### Records shown
## start
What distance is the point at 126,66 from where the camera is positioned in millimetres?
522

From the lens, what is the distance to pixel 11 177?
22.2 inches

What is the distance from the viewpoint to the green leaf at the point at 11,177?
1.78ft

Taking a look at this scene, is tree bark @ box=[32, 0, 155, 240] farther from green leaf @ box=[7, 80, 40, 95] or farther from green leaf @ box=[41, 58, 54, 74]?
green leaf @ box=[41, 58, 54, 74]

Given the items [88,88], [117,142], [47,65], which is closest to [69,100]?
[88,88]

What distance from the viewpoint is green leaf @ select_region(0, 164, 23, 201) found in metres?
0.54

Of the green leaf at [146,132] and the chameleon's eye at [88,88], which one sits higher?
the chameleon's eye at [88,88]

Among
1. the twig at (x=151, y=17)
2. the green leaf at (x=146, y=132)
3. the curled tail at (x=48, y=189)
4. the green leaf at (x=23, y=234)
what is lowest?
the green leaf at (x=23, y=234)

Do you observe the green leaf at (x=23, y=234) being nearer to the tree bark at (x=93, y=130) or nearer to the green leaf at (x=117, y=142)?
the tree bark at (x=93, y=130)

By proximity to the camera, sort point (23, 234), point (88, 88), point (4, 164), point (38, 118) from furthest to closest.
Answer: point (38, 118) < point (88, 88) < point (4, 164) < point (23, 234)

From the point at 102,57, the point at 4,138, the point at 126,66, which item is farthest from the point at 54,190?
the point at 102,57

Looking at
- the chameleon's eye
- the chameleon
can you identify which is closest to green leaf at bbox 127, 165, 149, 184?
## end
## start
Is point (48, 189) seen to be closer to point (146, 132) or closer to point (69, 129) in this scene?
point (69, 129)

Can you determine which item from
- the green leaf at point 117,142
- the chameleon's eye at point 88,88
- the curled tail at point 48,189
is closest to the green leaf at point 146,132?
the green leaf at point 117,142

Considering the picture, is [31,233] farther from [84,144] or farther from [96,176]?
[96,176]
## end
### Goal of the exercise
From the items above, pick out every line that contains the word "farther" and copy each of those lines in full.

### Full solution
Taking a look at this scene, is tree bark @ box=[32, 0, 155, 240] farther from green leaf @ box=[7, 80, 40, 95] or farther from green leaf @ box=[41, 58, 54, 74]?
Considering the picture, is [31,233] farther from [84,144] or farther from [96,176]?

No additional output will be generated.